One of the key works Jung based Mysterium on was an alchemical text titled Rosarium philosophorum. This text consists of a series of symbolic pictures which are reproduced in the Edinger book. The pictures represent the Rosarium Cycle or a sequence of psychological events that repeat themselves over and over. They are cycles. As Edinger remarks, they are meant to illustrate the events going on inside the alchemical flask or the containing vessel. Edinger notes that the alchemical vessel symbolizes three different psychological contexts: 1) a process within an individual 2) a process between two people and 3) a process within a group or community, a collective process. The "vessel" that contains them needs to be defined when looking at the Rosarium pictures. The sequential stages of the pictures are the following:
- The Mandala Fountain
- Emergence of Opposites
- Stripped for Action
- Descent into the Bath
- Union, Manifestation of the Mystery
- In the Tomb
- Separation of Soul and Body
- Gideon's Dew Drops from the Cloud
- Reunion of the Soul and Body
- Resurrection of the United Eternal Body
As Edinger notes in The Mystery of the Coniunctio, the pattern of the Rosarium pictures represents symbolically the stages of a dynamic process in the objective psyche. The pictures are meant to illustrate events going on in the alchemical flask.
A startling sequential correspondence between the Rosarium Cycle and the life of Christ was explored by Jung during this late period of his life. As Jung noted in Psychology and Religion (Bollingen, 1958) "What happens in the life of Christ happens always and everywhere. In the Christian archetype all lives of this kind are prefigured." Again, a slim volume from Edinger provides an accessible key into this little known area of Jungian psychology. In The Christian Archetype: A Jungian Commentary on the Life of Christ (Inner City, 1987), Edinger notes the various sequential nodal points in the life of Christ:
- Flight from Egypt
- Triumphal Entry
- Last Supper
- Flagellation and Mocking
- Lamentation and Entombment
- Resurrection and Ascension
The match with the Rosarium Cycle with the Incarnation Cycle works in the following manner:
- The Mandala Fountain
- Emergence of Opposites (Annunciation)
- Stripped for Action (Nativity)
- Descent into the Bath (Baptism)
- Union, Manifestation of the Mystery (Crucifixion)
- In the Tomb (Crucifixion)
- Separation of Soul and Body (Lamentation)
- Gideon's Dew Drops from the Cloud (Entombment)
- Reunion of the Soul and Body (Resurrection)
- Resurrection of the United Eternal Body (Ascension)
One can see the close connection between the sequences of alchemy and the incarnation cycle expressed in the life of Christ. The connection is more than mere coincidence.Dramatic Sequence
The sequences found in mythology, religion and psychology also have a connection to dramatic structure. Gilbert Murray, the great classical scholar of the nineteenth century, provides a sequence of classic Greek tragedy. In "Excursus on the Ritual Forms Preserved in Greek Tragedy" Murray sees the basic cycle as a ritual reenactment of the death and rebirth of the Year Spirit. The ritual has four sequences:
The protagonist hero is Dionysus who is the personification of the Year Spirit. He meets an embodiment of evil and the opposites are constellated. A contest called Agon in Greek ensues.

### THE TASKS
1. Answer these questions about the passage on the Rosarium Cycle:
(a) What three psychological contexts does the alchemical vessel symbolize?
(b) Which stage of the Rosarium Cycle is paired with Baptism?
(c) What does Murray see the basic cycle of Greek tragedy as?
2. Write out the passage on the Rosarium Cycle between "- Stripped for Action (Nativity)" and "and Body (Lamentation)", inclusive.

Region annotation entries
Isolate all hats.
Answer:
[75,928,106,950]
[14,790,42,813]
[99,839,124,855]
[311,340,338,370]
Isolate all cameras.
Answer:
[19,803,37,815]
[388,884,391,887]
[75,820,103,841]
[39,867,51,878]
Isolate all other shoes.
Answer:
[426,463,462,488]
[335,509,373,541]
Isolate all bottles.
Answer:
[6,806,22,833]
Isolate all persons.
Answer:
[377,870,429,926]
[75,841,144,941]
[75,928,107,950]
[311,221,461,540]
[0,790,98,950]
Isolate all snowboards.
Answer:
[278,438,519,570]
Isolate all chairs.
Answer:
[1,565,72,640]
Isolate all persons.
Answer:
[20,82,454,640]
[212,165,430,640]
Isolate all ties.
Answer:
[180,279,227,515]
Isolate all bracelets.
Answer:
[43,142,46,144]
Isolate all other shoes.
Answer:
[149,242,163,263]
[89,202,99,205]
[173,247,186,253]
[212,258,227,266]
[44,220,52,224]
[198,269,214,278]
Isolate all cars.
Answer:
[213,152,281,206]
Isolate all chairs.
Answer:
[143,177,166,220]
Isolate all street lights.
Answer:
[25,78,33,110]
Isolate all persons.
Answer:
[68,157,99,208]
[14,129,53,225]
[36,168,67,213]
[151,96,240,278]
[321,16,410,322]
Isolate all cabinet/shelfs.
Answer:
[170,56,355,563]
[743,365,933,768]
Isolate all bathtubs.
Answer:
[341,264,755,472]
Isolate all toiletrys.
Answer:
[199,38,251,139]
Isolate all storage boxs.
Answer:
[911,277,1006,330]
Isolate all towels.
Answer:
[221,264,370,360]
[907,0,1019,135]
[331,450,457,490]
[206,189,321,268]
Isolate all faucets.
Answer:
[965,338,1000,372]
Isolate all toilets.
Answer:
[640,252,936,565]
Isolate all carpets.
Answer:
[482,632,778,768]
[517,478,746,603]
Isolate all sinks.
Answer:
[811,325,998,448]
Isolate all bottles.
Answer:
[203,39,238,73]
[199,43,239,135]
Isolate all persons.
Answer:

### RESULTS
1.
(a) A process within an individual, a process between two people, and a process within a group or community.
(b) Descent into the Bath.
(c) A ritual reenactment of the death and rebirth of the Year Spirit.

2.
- Stripped for Action (Nativity)
- Descent into the Bath (Baptism)
- Union, Manifestation of the Mystery (Crucifixion)
- In the Tomb (Crucifixion)
- Separation of Soul and Body (Lamentation)